New Zealand geologist (1940-2026)

Peter John Barrett was a New Zealand geologist who came to prominence after discovering the first tetrapod fossils in Antarctica in 1967.

==Early life and family==
Barrett was born in Hamilton on 11 August 1940, and educated at Hamilton High School. He went on to study at Auckland University College from 1958 to 1962, graduating Bachelor of Science in 1961, and Master of Science in 1963. The title of his master's thesis was The Te Kuiti group in the Waitomo-Te Anga area : a study of structures, sedimentation and paleogeography of calcareous sediments.

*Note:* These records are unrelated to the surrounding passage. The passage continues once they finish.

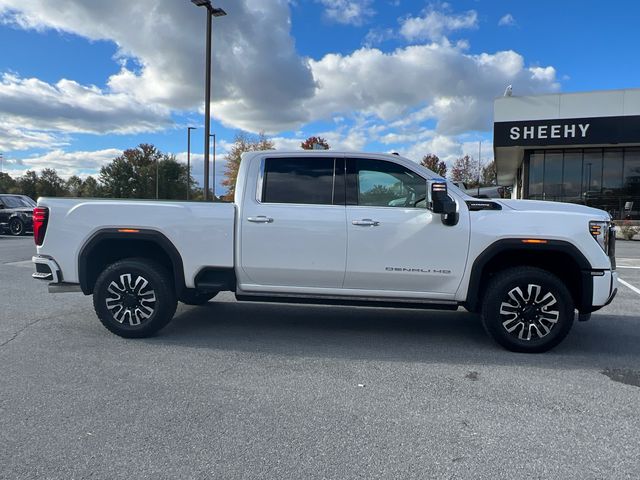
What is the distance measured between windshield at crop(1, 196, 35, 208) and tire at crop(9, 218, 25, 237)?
2.84ft

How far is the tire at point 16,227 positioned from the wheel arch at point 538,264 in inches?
846

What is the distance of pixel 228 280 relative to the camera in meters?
5.29

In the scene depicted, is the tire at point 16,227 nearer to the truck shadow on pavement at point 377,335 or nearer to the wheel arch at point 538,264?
the truck shadow on pavement at point 377,335

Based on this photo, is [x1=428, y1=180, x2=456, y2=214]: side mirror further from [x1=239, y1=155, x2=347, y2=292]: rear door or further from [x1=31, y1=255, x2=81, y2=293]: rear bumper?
[x1=31, y1=255, x2=81, y2=293]: rear bumper

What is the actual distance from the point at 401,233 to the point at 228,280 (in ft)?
6.19

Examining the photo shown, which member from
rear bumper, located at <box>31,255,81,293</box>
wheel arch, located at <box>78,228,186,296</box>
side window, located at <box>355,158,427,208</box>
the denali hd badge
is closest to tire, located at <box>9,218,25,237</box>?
rear bumper, located at <box>31,255,81,293</box>

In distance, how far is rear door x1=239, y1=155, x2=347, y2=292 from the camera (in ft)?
16.6

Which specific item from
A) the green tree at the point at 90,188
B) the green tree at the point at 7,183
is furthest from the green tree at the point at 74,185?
the green tree at the point at 7,183

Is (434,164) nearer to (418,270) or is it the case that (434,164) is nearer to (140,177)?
(140,177)

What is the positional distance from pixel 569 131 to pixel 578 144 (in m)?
0.84

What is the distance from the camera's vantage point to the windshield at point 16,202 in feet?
70.4

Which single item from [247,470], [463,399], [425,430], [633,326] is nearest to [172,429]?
[247,470]

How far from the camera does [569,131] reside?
71.5 ft

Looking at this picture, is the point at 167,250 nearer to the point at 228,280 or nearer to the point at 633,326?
the point at 228,280
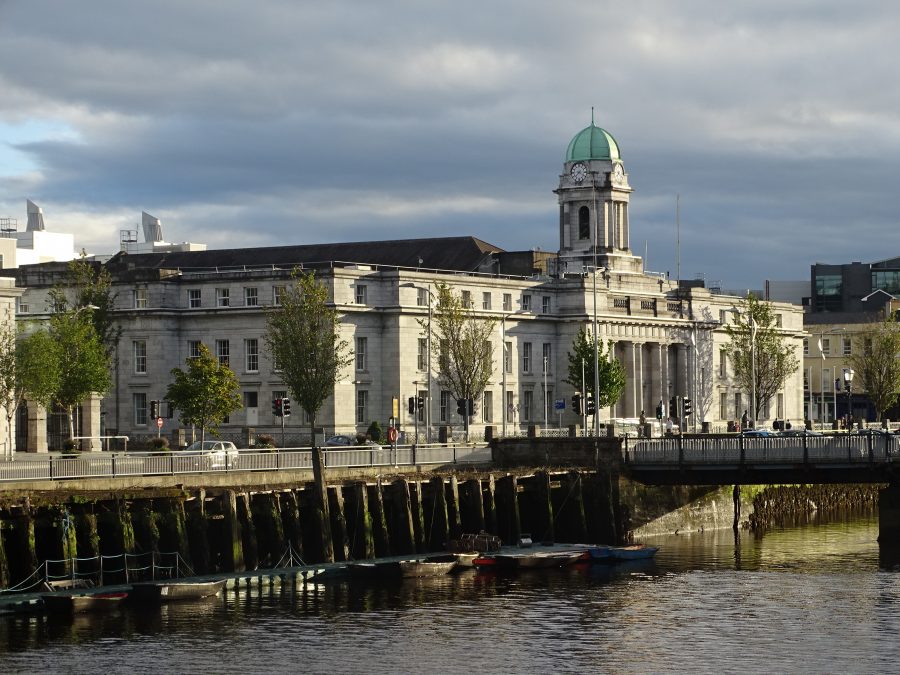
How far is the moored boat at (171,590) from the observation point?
215ft

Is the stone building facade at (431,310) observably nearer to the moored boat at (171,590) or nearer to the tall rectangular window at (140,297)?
the tall rectangular window at (140,297)

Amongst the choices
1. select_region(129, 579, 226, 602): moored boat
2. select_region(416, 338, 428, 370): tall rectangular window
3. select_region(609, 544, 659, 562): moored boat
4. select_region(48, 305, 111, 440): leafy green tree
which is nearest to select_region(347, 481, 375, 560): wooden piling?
select_region(609, 544, 659, 562): moored boat

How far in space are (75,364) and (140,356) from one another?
32.3 meters

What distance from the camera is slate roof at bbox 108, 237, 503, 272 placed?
157 meters

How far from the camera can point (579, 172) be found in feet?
545

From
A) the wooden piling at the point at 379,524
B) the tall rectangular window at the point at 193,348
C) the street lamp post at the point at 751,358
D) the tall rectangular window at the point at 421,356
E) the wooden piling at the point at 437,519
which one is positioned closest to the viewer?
the wooden piling at the point at 379,524

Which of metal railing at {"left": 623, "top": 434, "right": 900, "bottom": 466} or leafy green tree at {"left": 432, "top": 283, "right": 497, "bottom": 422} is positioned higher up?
leafy green tree at {"left": 432, "top": 283, "right": 497, "bottom": 422}

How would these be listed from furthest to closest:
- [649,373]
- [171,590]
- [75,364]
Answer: [649,373]
[75,364]
[171,590]

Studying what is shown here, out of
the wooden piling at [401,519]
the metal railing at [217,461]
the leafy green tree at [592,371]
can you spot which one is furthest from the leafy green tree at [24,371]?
the leafy green tree at [592,371]

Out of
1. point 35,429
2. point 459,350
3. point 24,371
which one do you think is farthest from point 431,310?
point 24,371

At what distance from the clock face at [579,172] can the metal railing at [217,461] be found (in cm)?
7320

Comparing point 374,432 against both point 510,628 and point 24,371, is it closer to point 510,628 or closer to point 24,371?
point 24,371

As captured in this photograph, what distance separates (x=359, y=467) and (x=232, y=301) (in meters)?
49.4

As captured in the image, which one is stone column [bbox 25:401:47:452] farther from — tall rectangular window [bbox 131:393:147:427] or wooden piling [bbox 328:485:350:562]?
tall rectangular window [bbox 131:393:147:427]
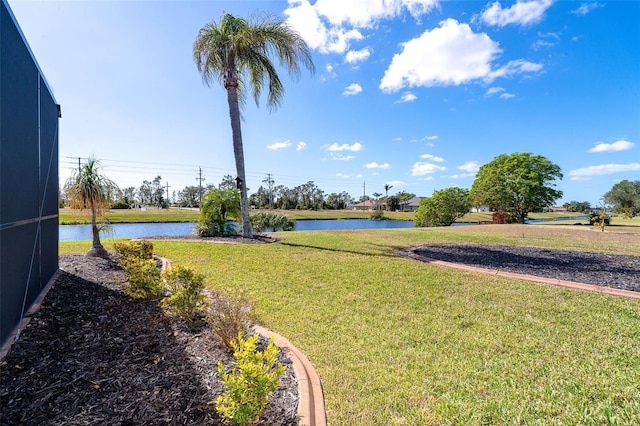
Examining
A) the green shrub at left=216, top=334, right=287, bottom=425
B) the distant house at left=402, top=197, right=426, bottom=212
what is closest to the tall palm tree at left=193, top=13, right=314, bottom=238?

Barrett married Maxine Frances Stone in 1977; the couple had six children.

==Scientific career==
Barrett first went to Antarctica with the University of Wisconsin in 1962, but it was during his PhD with the Institute of Polar Studies at Ohio State University in 1966 and 1968 that Barrett discovered the early Triassic period tetrapod remains. His 1968 doctoral thesis at the Institute of Polar Studies had the title The post-glacial Permian and Triassic Beacon rocks in the Beardmore Glacier area, central Transantarctic Mountains, Antarctica. After finishing his PhD, he took up a postdoctoral fellowship at Victoria University of Wellington to run an Antarctic expedition. Recent research has been core sampling in the Antarctic to determine historical conditions.

He is currently a professor in the Antarctic Research Centre (ARC) at Victoria University of Wellington, and was director of the ARC from its founding in 1972 until 2007. One of his PhD students was Nancy Bertler. For many years he was the New Zealand representative on the Scientific Committee on Antarctic Research (SCAR).

Barrett's notable students include Nancy Bertler and Rob McKay.

==Awards and honours==
In 1978, Barrett was awarded the Polar Medal, for good services as a member of New Zealand expeditions to Antarctica in 1974–1975. He was elected a Fellow of the Royal Society of New Zealand in 1993. In 2004, he received the Marsden Medal for his lifetime contributions to science in New Zealand. In 2006, he received the SCAR President's Medal for outstanding achievement in Antarctic science. In 2008, following the death of its patron Sir Edmund Hillary, the New Zealand Antarctic Society invited Barrett to become the new patron, which he accepted. In the 2010 New Year Honours, Barrett was awarded the New Zealand Antarctic Medal for services to Antarctic science. He was made an Honorary Fellow of the Geological Society in 2011.

Barrett Glacier in the Prince Olav Mountains of Antarctica was named by the southern party of the 1963–1964 New Zealand Geological Survey Antarctic Expedition for Barrett, who was the party's geologist.